India Office Records: Minutes of the East India Company's Directors and Proprietors

Item

Country

GB

Name of institution (official language of the state)

Language of name of institution

eng

Contact information: postal address

96 Euston Road, London NW1 2DB

Contact information: phone number

0044 (0)1937 546060 (Customer Services)

Contact information: web address

Contact information: email

mss@bl.uk

Reference number

IOR/B

Type of reference number

Archival reference number

Title (official language of the state)

India Office Records: Minutes of the East India Company's Directors and Proprietors

Language of title

eng

Creator / accumulator

East India Company

Date(s)

1599/1858

Language(s)

eng

Extent

275 volumes

Type of material

Textual Material

Scope and content

This section of the India Office Records comprises the minutes of the meetings of the Court of Directors and the General Courts of Proprietors. The minutes of the General Courts of Proprietors are included in the same volumes as the minutes of the Court of Directors up to April 1833 (IOR/B/185), and thereafter in a separate series of General Court Minutes (IOR/B/255-273).

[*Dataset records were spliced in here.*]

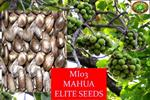 Biodiesel Seed - Model 2016 - Elite Mahua Seeds
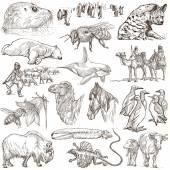 Animals - Freehand sketches on white — Stock Photo
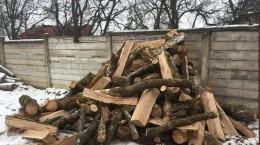 lemne padure scutul padurii
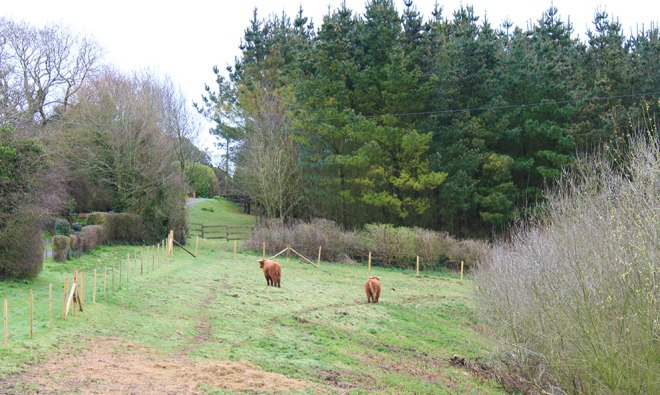 The highland cattle at the Garlic Farm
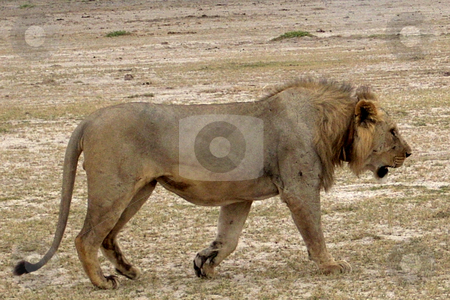 Lion stock photo, A stately, proud Lion walks across the dry sands of the Amboseli National Park, Kenya, Africa. by Rose Nthiwa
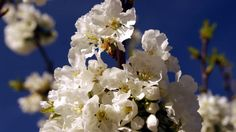 Fotos de: Cáceres - Valdastillas - floración cerezos y entorno - Valle d...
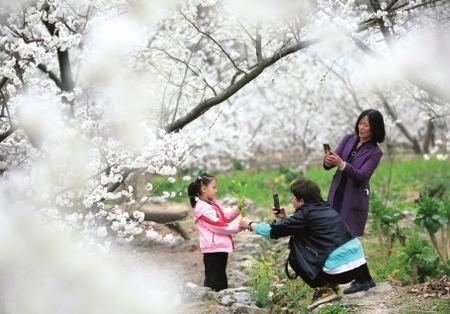 陇南武都:樱桃花开游客来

Both sets of minutes ended in 1858 when the East India Company’s executive functions were transferred to a Secretary of State for India operating through the newly created India Office. Before October 1807, the Court Minutes also include copies of dissents entered by individual directors against the orders and resolutions passed by the Court as a whole. Later dissents appear in the separate series Appendix to Court Minutes: Dissents (IOR/B/237-246).
For most of the 17th century, the volumes of Court Minutes also contain minutes of committees, i.e. groups of directors appointed to consider and deal with specific aspects of administration. From the 1680s, the minutes of such committees were normally recorded separately from the minutes of the Court (IOR/D General Committees and Offices). From 1695 (IOR/B/41), the Court Minutes have lists of the directors appointed in April or May to serve on committees for the following year.
The Court of Directors recorded its business in a regular pattern, listing letters read or received, notes of action taken, warrants signed for payment, reports and recommendations submitted by the committees, and drafts of letters to be sent out after approval.
Considering the major role played by Jewish merchants in the Indian diamond trade, this section, as well as others of the India Office, contain relevant information on Sephardic trading networks. For instance, IOR/B/39 and the following volumes contain numerous references to the Portuguese Jewish merchant Joseph Salvador (see Woolf, 1962). Abraham and Jacob Franco, Alphonso Rodrigues and Francisco Pereira from London, Rodrigo Álvares Pinto from Amsterdam, and Daniel de Castro, agent in Madras, are other examples of Sephardic merchants whose trading activities are reported in the minutes of the Court of Directors' meetings. See Gedalia Yogev (1978) for references to documents from this section.

Archival history

In 1858, control of British India passed from the East India Company to the Crown and a new department of state, the India Office, was created. The department inherited a great number of archives. These were the records of the East India Company (1600-1858) and of the government body set up to control the Company’s civil and military administration, the Board of Control (1784-1858).
Staff at the India Office quickly undertook a review of the records and threw a number of them away, particularly those relating to the Company’s commercial activities. The records which remained were moved in 1867 into the new India Office building in Whitehall.
From the 1880s to the 1920s, record keepers at the India Office made a sustained effort to organise and list their historical collections.
Following Indian Independence in 1947, the India Office was dissolved, and its records passed under the control of the Commonwealth Relations Office, later to become the Foreign and Commonwealth Office. Over the 1960s, archivists worked to open up the collections for researchers. The current alpha-numerical classification scheme dates from this time. The 1960s also saw additional deposits of records from various overseas agencies which had once been connected to the India Office.
In 1982, the management of the India Office Records was transferred from the Foreign and Commonwealth Office to the British Library. The Foreign, Commonwealth and Development Office remains ultimately responsible for the collections; the records also form part of the public records of the United Kingdom.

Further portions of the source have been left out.